**Set tasks**
1. Render this sentence from the forum thread on 4.9mm foundation in Spanish: "Maybe first thing in the spring you could get some drawn, as bees are at their smallest early in the spring at starting up brood and only progress bigger in sizing as the year goes on."
2. Reproduce everything in the forum thread on 4.9mm foundation from "## Dee A. Lusby" down to "any one can!!", without changing anything.
3. In the forum thread on 4.9mm foundation, turn the paragraph beginning "Also on bad flows or in average years" into a short bulleted list that keeps its main facts.

**Source excerpt**
# Again.... 4.9mm question



## tworedroseman (Jan 7, 2002)

Randy - hunt up Dee Lusby and pose the questions to her. If you follow this site she has been into 4.9mm foundation for quite some time and can give you more than "a guess" answer.


----------



## Dee A. Lusby (Oct 4, 2000)

Hi Randy:
You wrote:

1. If I have my bees on 4.9mm comb what effect will a "normal" queen excluder have? Will the smaller queen be able to pass thru it?

Reply:
Depends upon the queen excluder, as standard sizing has changed over the years. Also if metal excluder, you need to make sure no rungs are warped and curved out of place which can in itself allow a small queen through. Then depending upon the race/strain I would say normally the queen will be contained, but I have known very small queens to pass through. That is small for the race/strain used i.e. caucasian maybe if any one can!!

2. Is there a problem with using larger foundation in the honey super (5.4mm)? Or should I still to all 4.9mm?

Reply:
This is a problem using larger foundation to some extent. Depending upon the uniformity of the mating to smaller when the queen shifts after downsizing, you can run into colonies that don't want to use the bigger stuff. 

Also on bad flows or in average years when much honey is not being stored, the bees have a tendency to pack the broodnest area first and then the honey supers last. It is far easier to use 5.1-5.2 size honey supers then it is the larger 5.4 or even bigger sizing like perma comb. Above 5.5 would be extremely bad IMPOV.

3. Lastly, What kind of problems would I encounter if as part of my normal comb replacement( of 5.4mm) just added some 4.9mm foundation. I would then plan on using that next generation as a seed frame.

Reply:
First of all it would be a real nightmare job as bees have a short term memory and would follow more the imprint of the cell pattern next to them. Also with abundent larger comb they are accustomed to and no regressing in sizing, depending upon the time of the year tried it could be almost impossible to do. 

Maybe first thing in the spring you could get some drawn, as bees are at their smallest early in the spring at starting up brood and only progress bigger in sizing as the year goes on. 

During honey flows of any magnitude, it would be near impossible as the bees then are in a honey gathering mode for cell building and not a brooding mode for the smaller cell size associated with worker brood.

Regards,

Dee A. Lusby


----------

**Recorded data**
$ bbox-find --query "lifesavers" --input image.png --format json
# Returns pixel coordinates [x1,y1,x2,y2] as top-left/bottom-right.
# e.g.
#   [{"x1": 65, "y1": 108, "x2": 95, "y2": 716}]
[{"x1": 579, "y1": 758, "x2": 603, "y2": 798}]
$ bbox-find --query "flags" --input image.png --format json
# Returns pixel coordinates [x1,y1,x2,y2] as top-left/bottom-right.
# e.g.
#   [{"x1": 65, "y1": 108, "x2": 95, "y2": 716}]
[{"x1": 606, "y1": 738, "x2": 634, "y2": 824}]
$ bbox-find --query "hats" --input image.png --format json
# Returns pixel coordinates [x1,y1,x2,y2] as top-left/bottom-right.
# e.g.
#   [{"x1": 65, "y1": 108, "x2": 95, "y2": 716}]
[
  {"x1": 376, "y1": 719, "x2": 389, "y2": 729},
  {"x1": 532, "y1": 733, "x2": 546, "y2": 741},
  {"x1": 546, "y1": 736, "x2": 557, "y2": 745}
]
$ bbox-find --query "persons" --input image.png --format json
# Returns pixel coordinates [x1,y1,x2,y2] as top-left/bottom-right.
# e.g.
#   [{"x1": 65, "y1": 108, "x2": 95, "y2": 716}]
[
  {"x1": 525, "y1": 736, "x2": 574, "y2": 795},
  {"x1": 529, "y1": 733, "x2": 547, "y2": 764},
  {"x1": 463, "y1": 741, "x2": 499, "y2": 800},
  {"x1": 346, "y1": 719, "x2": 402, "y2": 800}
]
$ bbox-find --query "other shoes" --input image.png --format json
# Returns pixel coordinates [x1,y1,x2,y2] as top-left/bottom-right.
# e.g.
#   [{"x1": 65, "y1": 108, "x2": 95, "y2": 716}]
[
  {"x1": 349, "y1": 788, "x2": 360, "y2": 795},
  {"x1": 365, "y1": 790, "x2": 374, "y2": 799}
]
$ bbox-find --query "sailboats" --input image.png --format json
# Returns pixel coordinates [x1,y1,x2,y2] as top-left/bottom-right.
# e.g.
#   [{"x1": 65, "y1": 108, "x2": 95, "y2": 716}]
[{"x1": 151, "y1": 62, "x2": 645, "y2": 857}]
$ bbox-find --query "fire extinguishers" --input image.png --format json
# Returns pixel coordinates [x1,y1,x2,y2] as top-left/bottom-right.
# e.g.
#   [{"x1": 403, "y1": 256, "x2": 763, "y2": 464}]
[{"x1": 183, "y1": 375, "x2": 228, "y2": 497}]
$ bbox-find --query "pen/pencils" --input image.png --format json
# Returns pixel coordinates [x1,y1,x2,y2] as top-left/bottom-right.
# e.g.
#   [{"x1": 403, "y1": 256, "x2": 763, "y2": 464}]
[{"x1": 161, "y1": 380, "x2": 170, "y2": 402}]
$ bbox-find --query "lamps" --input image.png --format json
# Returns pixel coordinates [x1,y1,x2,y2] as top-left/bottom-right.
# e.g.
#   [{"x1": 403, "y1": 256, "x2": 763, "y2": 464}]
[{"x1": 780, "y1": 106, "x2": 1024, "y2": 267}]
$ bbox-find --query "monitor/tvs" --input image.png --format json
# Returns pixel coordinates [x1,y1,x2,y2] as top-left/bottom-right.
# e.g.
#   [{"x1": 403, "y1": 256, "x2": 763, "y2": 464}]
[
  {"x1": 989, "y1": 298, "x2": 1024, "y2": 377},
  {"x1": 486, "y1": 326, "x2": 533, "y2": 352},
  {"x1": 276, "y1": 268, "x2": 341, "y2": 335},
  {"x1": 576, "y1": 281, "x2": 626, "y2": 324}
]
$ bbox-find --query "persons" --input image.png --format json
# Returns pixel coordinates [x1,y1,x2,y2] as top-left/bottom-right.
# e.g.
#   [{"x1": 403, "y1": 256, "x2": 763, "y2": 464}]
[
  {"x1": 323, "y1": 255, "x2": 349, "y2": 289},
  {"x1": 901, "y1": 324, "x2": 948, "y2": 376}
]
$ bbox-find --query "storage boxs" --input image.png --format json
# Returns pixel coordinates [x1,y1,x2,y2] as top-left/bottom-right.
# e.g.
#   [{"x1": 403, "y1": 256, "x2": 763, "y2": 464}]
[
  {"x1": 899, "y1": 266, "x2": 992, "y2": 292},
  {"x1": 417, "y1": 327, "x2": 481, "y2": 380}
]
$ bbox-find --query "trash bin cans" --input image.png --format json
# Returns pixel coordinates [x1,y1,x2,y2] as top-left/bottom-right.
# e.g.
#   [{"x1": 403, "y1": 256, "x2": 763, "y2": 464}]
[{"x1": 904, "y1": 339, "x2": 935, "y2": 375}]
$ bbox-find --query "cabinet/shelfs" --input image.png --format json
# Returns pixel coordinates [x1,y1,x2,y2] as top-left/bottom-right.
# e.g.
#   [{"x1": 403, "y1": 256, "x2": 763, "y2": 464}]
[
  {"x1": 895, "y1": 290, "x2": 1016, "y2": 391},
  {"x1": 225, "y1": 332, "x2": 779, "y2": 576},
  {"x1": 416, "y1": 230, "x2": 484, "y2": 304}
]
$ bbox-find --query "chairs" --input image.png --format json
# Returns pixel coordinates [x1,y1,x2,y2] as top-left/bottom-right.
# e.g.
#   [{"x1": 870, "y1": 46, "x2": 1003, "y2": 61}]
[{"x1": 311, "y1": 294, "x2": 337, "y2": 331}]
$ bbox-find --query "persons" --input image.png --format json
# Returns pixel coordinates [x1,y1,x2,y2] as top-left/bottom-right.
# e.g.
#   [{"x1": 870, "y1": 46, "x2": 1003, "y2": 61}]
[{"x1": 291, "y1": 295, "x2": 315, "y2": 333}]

**Results in order**
1. Quizás a principios de la primavera podría conseguir que se estiren algunos, ya que las abejas son más pequeñas al comienzo de la primavera, cuando inician la cría, y solo aumentan de tamaño a medida que avanza el año.

2.
## Dee A. Lusby (Oct 4, 2000)

Hi Randy:
You wrote:

1. If I have my bees on 4.9mm comb what effect will a "normal" queen excluder have? Will the smaller queen be able to pass thru it?

Reply:
Depends upon the queen excluder, as standard sizing has changed over the years. Also if metal excluder, you need to make sure no rungs are warped and curved out of place which can in itself allow a small queen through. Then depending upon the race/strain I would say normally the queen will be contained, but I have known very small queens to pass through. That is small for the race/strain used i.e. caucasian maybe if any one can!!

3.
- On bad flows or in average years when little honey is stored, bees tend to pack the broodnest area first and the honey supers last.
- Honey supers with 5.1–5.2 size foundation are far easier to use than the larger 5.4 or bigger sizing such as perma comb.
- Sizing above 5.5 would be extremely bad, in the writer's view.